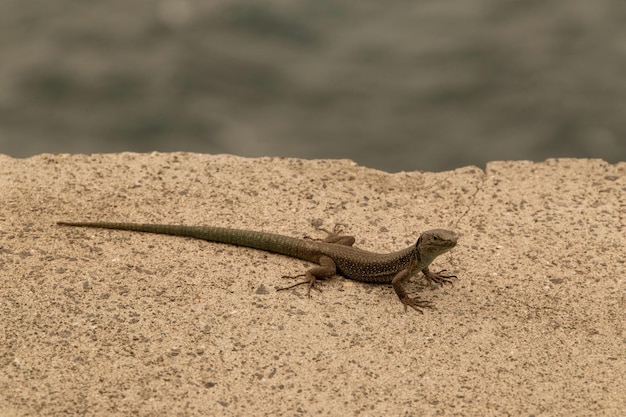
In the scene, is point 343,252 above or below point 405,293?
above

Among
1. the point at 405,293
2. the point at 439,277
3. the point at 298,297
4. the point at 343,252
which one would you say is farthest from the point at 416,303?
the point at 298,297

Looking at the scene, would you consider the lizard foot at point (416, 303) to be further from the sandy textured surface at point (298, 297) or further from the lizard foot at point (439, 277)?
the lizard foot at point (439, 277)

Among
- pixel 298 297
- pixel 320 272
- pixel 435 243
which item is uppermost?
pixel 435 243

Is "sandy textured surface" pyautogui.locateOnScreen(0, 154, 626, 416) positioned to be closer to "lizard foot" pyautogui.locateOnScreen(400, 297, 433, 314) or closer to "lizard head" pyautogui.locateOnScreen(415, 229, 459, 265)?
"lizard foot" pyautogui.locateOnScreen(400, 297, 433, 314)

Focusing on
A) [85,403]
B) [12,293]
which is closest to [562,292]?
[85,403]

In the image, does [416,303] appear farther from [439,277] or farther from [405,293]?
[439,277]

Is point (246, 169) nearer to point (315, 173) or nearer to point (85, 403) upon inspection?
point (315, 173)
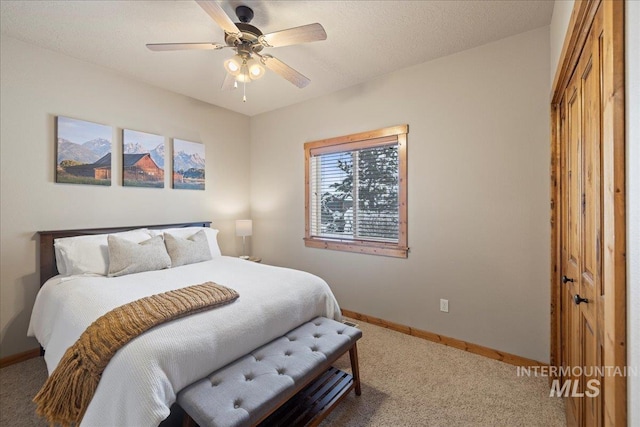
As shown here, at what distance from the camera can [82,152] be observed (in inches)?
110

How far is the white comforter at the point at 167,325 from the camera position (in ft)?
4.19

# # #

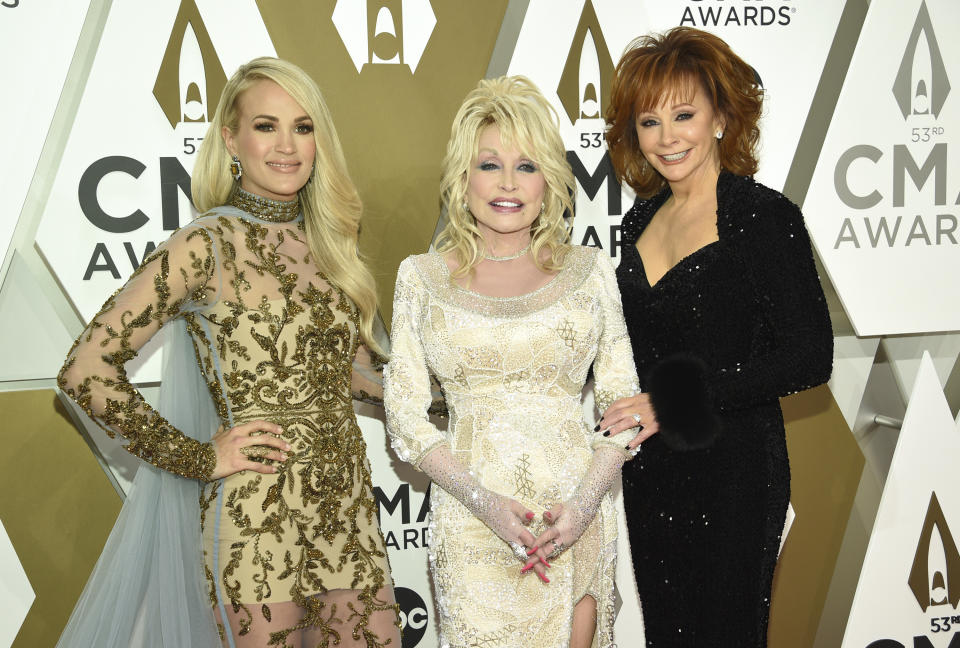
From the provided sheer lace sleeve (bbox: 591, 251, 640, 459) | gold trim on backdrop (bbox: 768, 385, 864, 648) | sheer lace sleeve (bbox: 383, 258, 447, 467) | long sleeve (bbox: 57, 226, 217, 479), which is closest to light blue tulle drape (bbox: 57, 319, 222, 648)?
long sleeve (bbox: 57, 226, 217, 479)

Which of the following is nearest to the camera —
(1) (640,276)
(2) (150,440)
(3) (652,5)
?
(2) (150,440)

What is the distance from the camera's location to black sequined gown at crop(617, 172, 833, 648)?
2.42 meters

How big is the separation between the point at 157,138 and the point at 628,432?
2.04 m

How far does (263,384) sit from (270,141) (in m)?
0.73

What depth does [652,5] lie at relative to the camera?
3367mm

# # #

Exercise task =>
Copy everything from "Which of the" down to "2.42 meters" in the material, shifting every number in the answers (the option number, the point coordinates, and the distance) up by 113.

Complete response =>
Which of the following is nearest to the camera —
(1) (640,276)
(2) (150,440)
(3) (652,5)
?
(115) (263,553)

What is the distance from the camera's location to black sequined gown at crop(617, 172, 833, 648)?
115.42 meters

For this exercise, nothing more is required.